I am trying, without success, to partition & format an external hard drive so that the first 40GB can have a bootable backup copy of my MacMini's hard drive (using "SuperDuper") which means using "Mac OS Extended (Journaled)" as the file system and "Apple Partition Map", instead of Master Boot Record, as the Partition Scheme. 

However, I want to be able to use the remaining 120GB of the drive with Windows PCs. This appears only to be possible if the Partition Scheme is set to "Master Boot Record" rather than "Apple Partition Map" (which doesn't give the option to format a separate partition as "MS-DOS File System"), but then the first partition isn't bootable.
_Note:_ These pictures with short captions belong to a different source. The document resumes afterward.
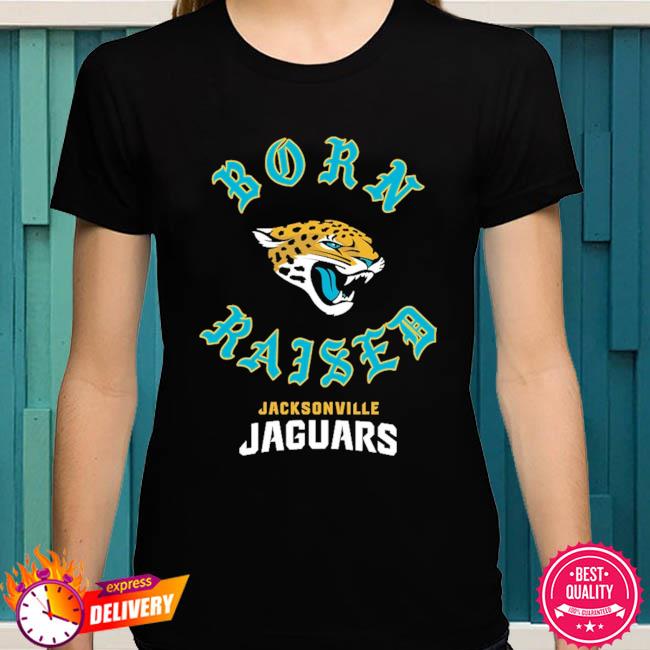 Jacksonville Jaguars Born X Raised Unisex T Shirt - Limotees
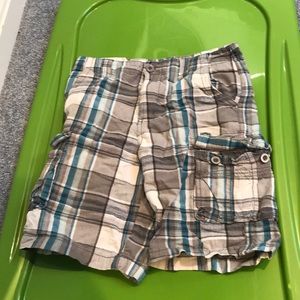 Boys Airwalk plaid shorts size 8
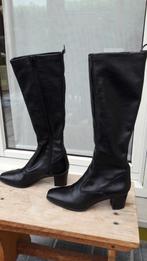 Zwarte lederen laarzen merk Cherry Boutique, 35, Kleding | Dames, Schoenen, Ophalen of Verzenden, Zo goed als nieuw, Zwart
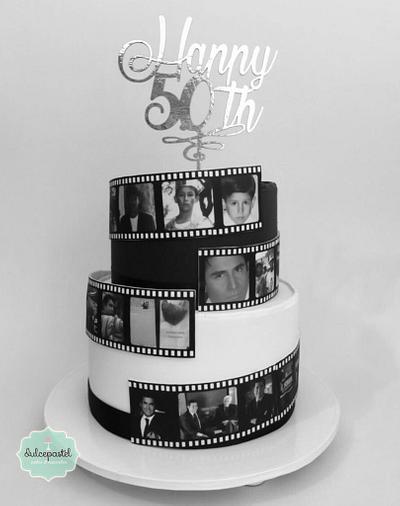 Cake tag: film strip - CakesDecor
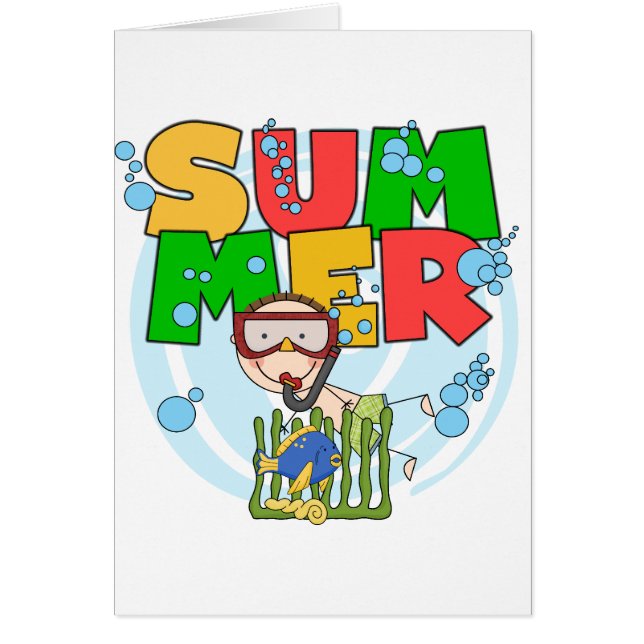 SUMMER - Boy Underwater T-shirts and Gifts (Front)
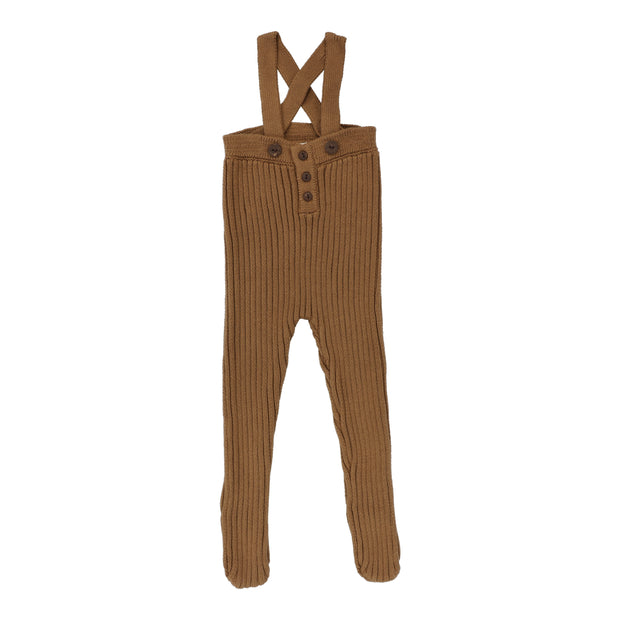 Analogie Rib Knit Overalls - Camel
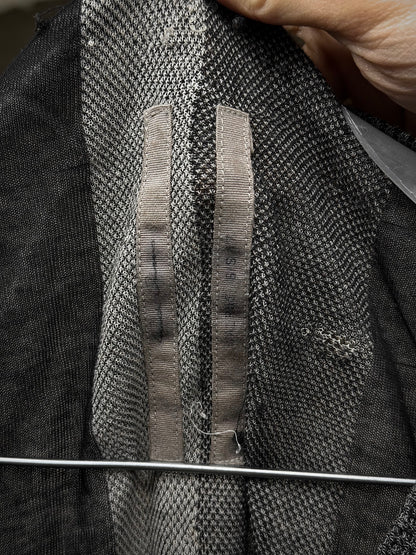 Rick Owens SS17 "WALRUS" Double Layer Multi Striped Long-sleeves detail | DRIEW GARMENTS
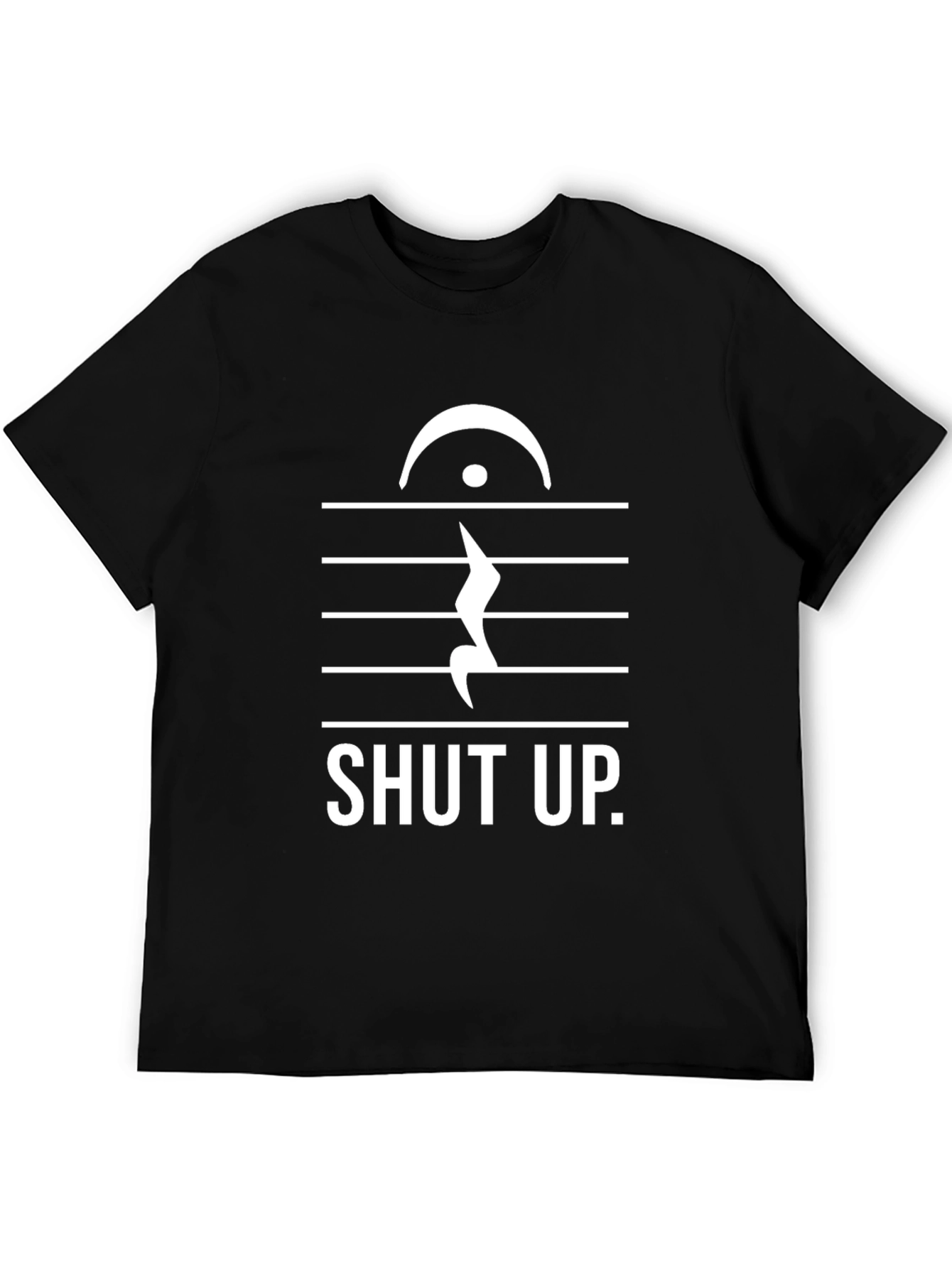 Music Shut Up T-Shirt - Funny Musician Tee - 5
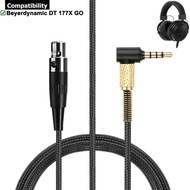 OFC Nylon Braided Replacement Mini XLR 4 Pin Cable Extension Cord For Massdrop X Beyerdynamic DT 177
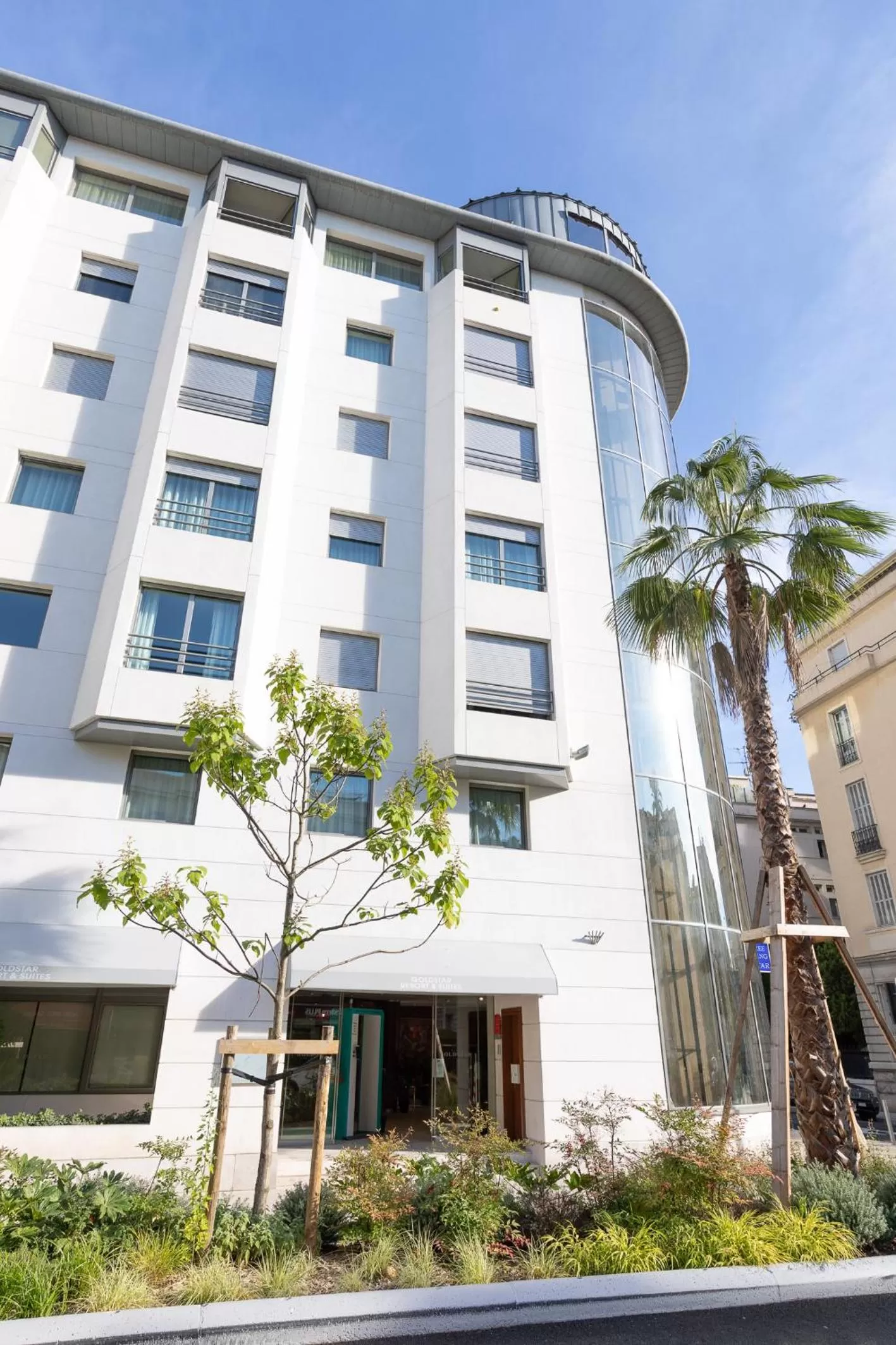 Property building in Goldstar Apartments & Suites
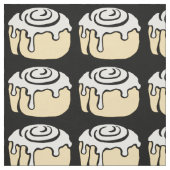 Zimtgebäck-Honig-Brötchen-niedliches Stoff (Muster)
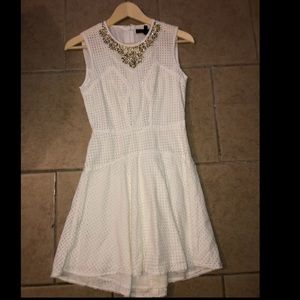 White Formal Jeweled Dress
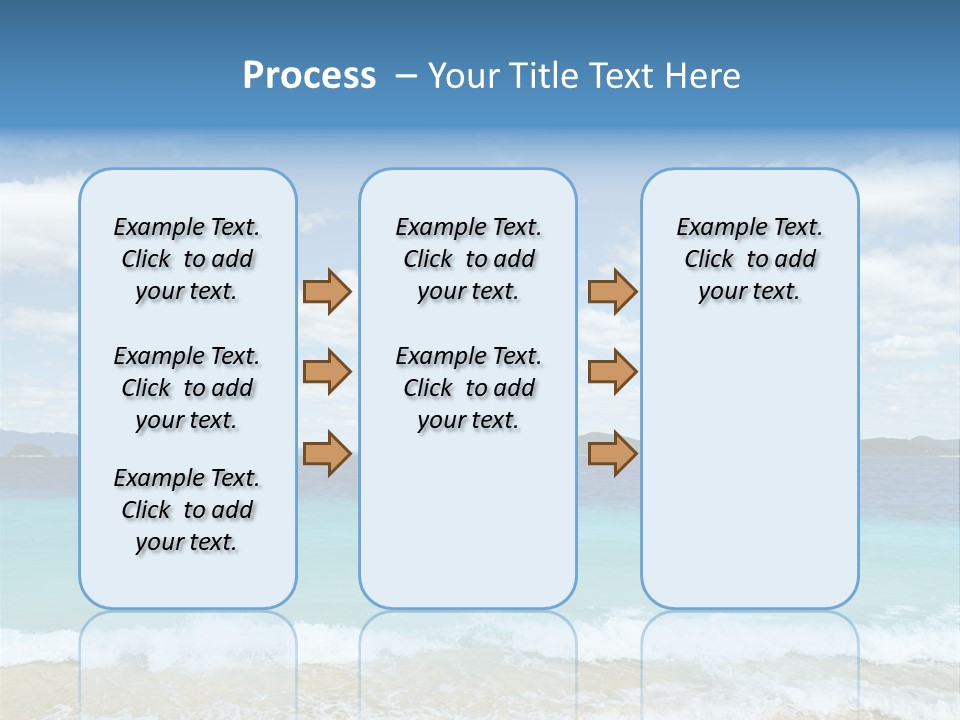 Coron Outdoor Surf PowerPoint Template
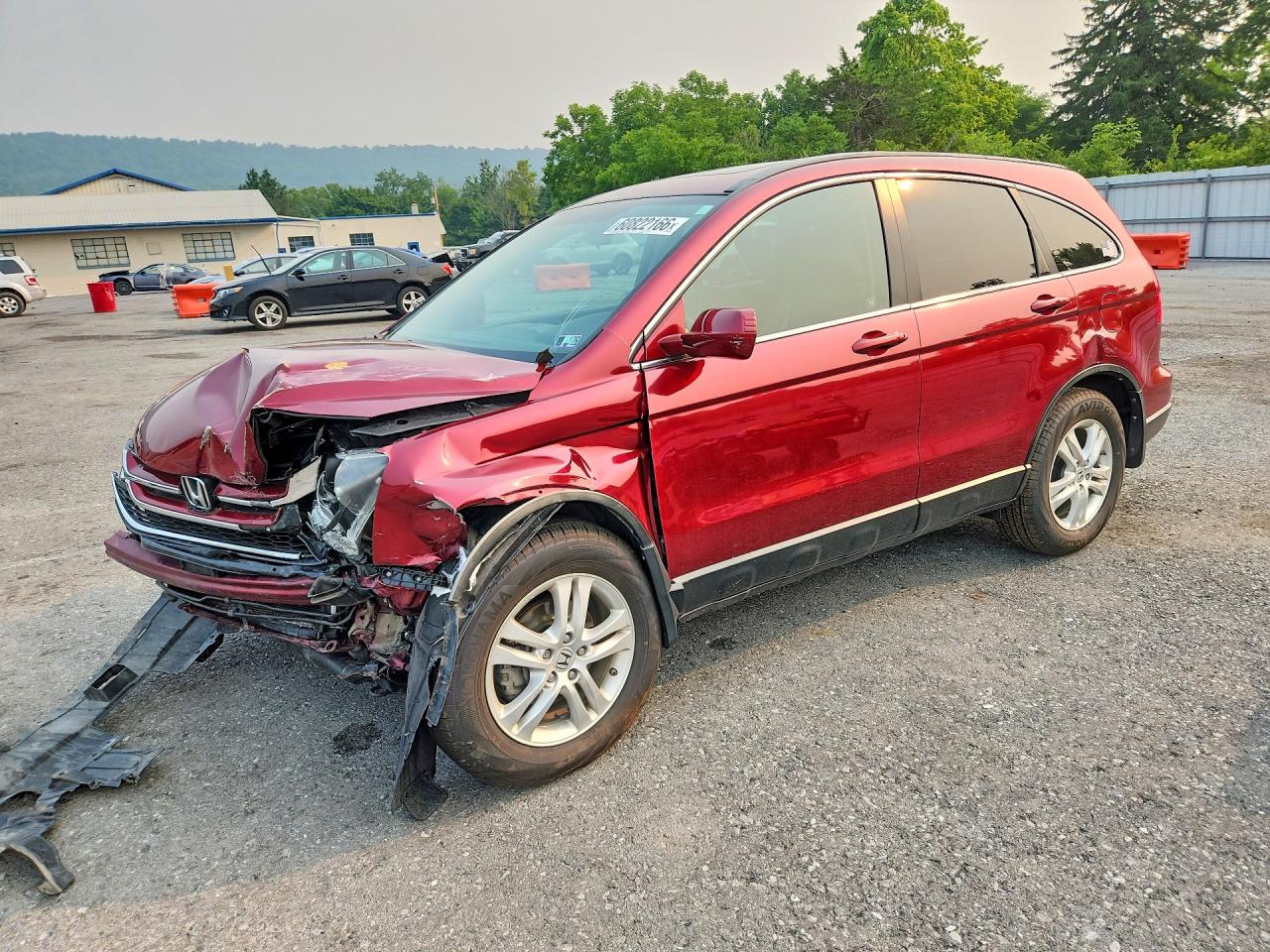 2010 Honda Cr-v Exl Red vin: 5J6RE4H72AL015952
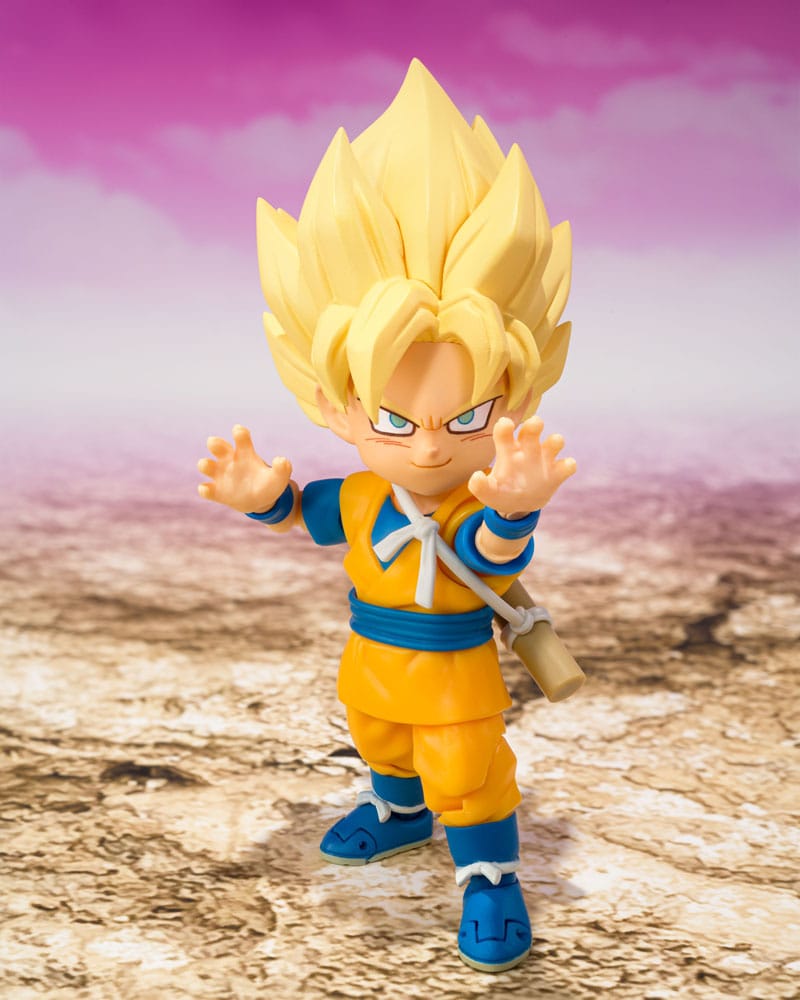Dragon Ball Figura S.H.Figuarts Super Saiyan Son Goku (mini) Daima 8 cm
Is there any way to have the first 40GB partition bootable with the MacMini and have the remaining 120GB available for use with Windows PCs? The external drive incidentally is a Firewire drive.


----------



## Satcomer (Dec 28, 2006)

Well the better way to use the drive is format for Mac OS Extended and install MacDrive 6 on your PC.


----------



## mgmcc (Dec 29, 2006)

Thanks, but with five PCs as well as the MacMini it is more important for me to have Windows accessing the external drive normally than to be able to boot the Mac. The drive will hold "Acronis True Image" backups, which need to be accessible if a PC is booted with a CD and the drive also needs to be accessible when connected to someone else's PC. Formatting the entire drive with the Mac file system is not an option.

I thought it might have been possible to format the second partition as FAT32 using commands in Terminal.


----------



## bobw (Dec 29, 2006)

Read This and see if it helps.


----------



## mgmcc (Dec 29, 2006)

bobw,

Thanks for the link. I suspect, as the partitions were created in Windows, that will result in a "Mac OS Extended" file system in one partition and FAT32 in the other, which is what I already have, but that the "Mac" partition still won't be bootable, because the Partition Scheme is Master Boot Record and not Apple Partition Map. 

The problem as I see it is:

- if the Partition Scheme is Master Boot Record, I can have the two partitions formatted differently, HFS and FAT32, but the Mac partition isn't bootable

- if the Partition Scheme is Apple Partition Map, which would be bootable in the Mac, the entire drive is inaccessible in Windows.


----------



## artov (Dec 30, 2006)

(I have told this already on this forum, so if I remember this wrong, check
archives  )

I have an external harddisk (Lacie BigDisk, 600 GB), which is partitioned
to three: HFS+ for Mac, NTFS for Windows and XFS for Linux. 

I divided the disk to three partitiones using OS X's Disk Util and made each 
partition a Mac HFS partition. Then I connected the disk to my PC, and 
checked the partition types. Then I cleaned the disk and partitioned the disk
using Linux' fdisk into three primary partitions. I marked the partition 
types as

Mac HFS: af
Windows NTFS: 7
Linux: 83

Then I formatted the Linux partition as XFS and connected the disk to Mac.
There I formatted the Mac partition using Disk Util. A couple of times
it (I guess OS X) complained about the other partitions., but then if stopped.
I then formatted the Windows partition on Windows.

(Reason for using Linux' partition tool was that it can mark the type for
what ever, so it could make the Mac partition even if it did not notice it).


----------